# Sezione documento
++++++++
BIATHLON - Allora avevo ragione quando l'ho ribattezzato il dottor Jekyll e mister Hyde del meraviglioso mondo del biathlon. Non posso che riferirmi a lui, Frode Andresen. Non ricordo in quale telecronaca gli abbia appiccicato addosso quel soprannome, però se c'è una gara simbolo che ne rappresenta la doppia anima è certamente l'individuale dei Giochi di Salt Lake City 2002.
Al nostro eroe tocca il pettorale 87, l'ultimo della prova inaugurale della rassegna che consacra il suo connazionale Ole Einar Bjoerndalen con quattro ori su quattro. Quando ormai il marito di Nathalie Santer sembra rassegnato al secondo posto, rimpiangendo l'errore commesso al secondo e al terzo poligono, la crudeltà del fondo-e-spara si manifesta all'ultimo poligono.
++++++++
# Sezione dati
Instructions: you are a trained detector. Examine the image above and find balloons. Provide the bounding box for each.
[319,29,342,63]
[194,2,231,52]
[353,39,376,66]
++++++++
# Esercizio proposto
Prosegui il testo su Frode Andresen e l'individuale di Salt Lake City 2002, ripartendo dopo l'ultima frase riportata.

# Esercizio svolto
Andresen è perfetto per 4 dei 5 giri. Si presenta con 1 minuto mezzo di vantaggio su Bjoerndalen per affrontare la serie finale in piedi. Chiude i primi due. Gliene basta forse solo un altro per mettersi in tasca il titolo a Cinque cerchi e invece manca i tre successivi. Il dramma di quel giorno lo accompagna tuttora in quella che mi piace definire sindrome di Andresen.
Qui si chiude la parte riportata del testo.